Actually I think this is country neutral. Italy has physical possession of Amanda Knox. They can make sure she get shanked in the shower and bleeds out today. The question is not one of what can Italy do, but rather what things look like in terms of their justice system.

I don't think there is much support for Amanda within the EU, we don't disagree there. On the other hand Italy gains zero from holding her. The questions related to the Italian justice system, both within Italy and within the EU are serious and do involve America.

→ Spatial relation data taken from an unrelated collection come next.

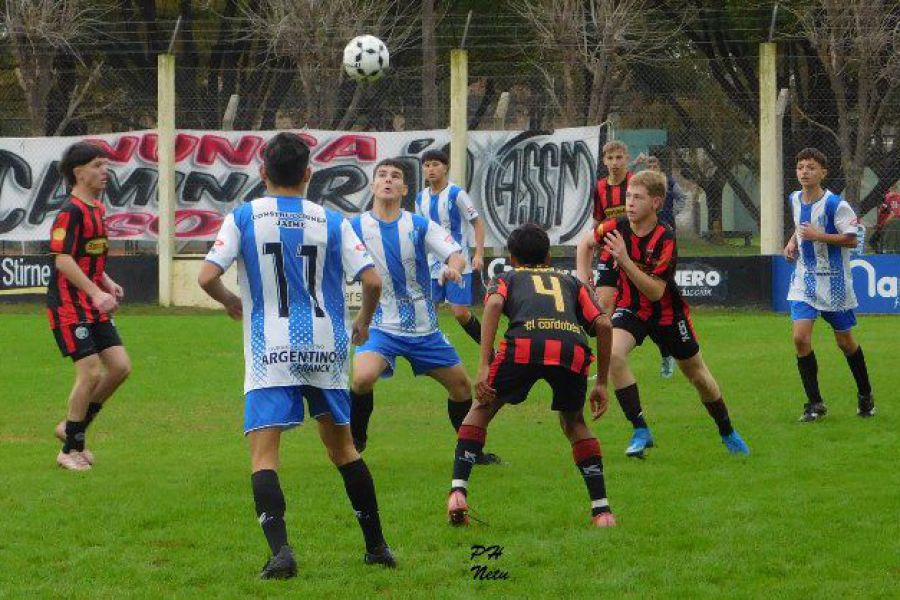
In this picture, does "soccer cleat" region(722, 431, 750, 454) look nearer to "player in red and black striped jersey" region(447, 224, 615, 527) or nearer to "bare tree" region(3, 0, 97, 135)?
"player in red and black striped jersey" region(447, 224, 615, 527)

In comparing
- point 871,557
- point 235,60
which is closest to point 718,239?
point 235,60

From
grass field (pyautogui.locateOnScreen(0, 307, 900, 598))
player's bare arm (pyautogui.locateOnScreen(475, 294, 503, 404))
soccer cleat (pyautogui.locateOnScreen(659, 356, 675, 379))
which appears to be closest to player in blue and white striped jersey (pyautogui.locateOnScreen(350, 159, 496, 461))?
grass field (pyautogui.locateOnScreen(0, 307, 900, 598))

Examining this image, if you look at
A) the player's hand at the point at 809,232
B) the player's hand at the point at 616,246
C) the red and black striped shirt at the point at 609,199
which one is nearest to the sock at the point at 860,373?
the player's hand at the point at 809,232

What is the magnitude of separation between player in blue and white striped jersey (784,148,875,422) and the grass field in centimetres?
34

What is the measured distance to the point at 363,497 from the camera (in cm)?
632

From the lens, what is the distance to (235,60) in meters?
27.5

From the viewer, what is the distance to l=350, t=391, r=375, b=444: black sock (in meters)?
9.30

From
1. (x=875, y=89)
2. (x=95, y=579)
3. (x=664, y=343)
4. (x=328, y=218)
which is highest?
(x=875, y=89)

The Amanda Knox case lowers support for the Italian justice system within the United States. It starting to have an effect with the EU because the irregularities and dangers of the system are being exposed through this case. That doesn't change the issue of physical possession one bit. Nick Berg prior to his beheading has a lengthy statement of charges read against him that he was evidentially found guilty of. The Italians don't need to prove they have the physical capacity to execute Amanda Knox, of course they do. What they need to do is prove that her imprisonment is a moral act, and that comes from America not Italy.

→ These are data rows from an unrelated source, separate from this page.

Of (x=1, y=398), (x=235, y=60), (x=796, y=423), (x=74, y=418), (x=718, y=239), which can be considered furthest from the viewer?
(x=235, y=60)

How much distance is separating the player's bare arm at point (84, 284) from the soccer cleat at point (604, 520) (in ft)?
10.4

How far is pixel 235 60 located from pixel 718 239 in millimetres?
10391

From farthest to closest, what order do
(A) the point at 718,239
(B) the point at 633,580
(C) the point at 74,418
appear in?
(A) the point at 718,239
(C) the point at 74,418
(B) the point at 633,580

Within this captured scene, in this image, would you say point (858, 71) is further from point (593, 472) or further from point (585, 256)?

As for the USA justice system its a total disaster rightly attacked at home and abroad. It has elements that are fantastic, but terrible execution. And certainly many of the problems that Amanda faced are problems that people in the US face. This case is useful in that it exposes problems that are endemic throughout the criminal justice system. Some of the problems are unique to Italy. For example the fact that she didn't have a right to a speedy trial. Or that the there is not a proper distinction made between accessory and primary in a violent crime.

Shayden2010 said...

Dear Paul,

I have seen more than enough to say that people and the italian goverment is hiding the actual truth from amanda knox, thelied about her having a sexual deiase that not only was false but couldn't have been true, they abused her in a manner she had to lie about killing that girl because she was guilted into it and the police there believe in abusive ways on thier prisoners which is illegal in thirt country, but because they are police officers they think they can get away with it, they already thought she was gulity the momnet they saw her pictures cannot say she did it and the roommates, where were they when this happen??? they live in that very house and say they saw nothing wrong, what the hell?? I am no crimmal expert but thier are a lot of errors in the edience collected from the itlain police and their team, no has the proof she did it and the roommates statements make no sense, i bet the police made them lie so the story would help them believe amanda knox was guilty....she should have real experts evaluate her and not people who judge before seeing the real facts, amanda could have cut herself on the knife weeks before anything and this girl isnt guilty of crap....help her prove that she didnt do this!!!!

Vera Keil said...

I agree with what I understand to be your points, CD-Host. I fear for Amanda's safety in prison and disagree with villifying Italy or the police until she is OUT, but I hope her high profile may be her security.

Frank Sfarzo's recent posts on the case and the Italian judiciary are white-hot with fervor and facts.

I have no idea what will happen in the appeals, but just hope Hellman values his integrity and reputation in general more than his immediate career--his place in the system, in other words.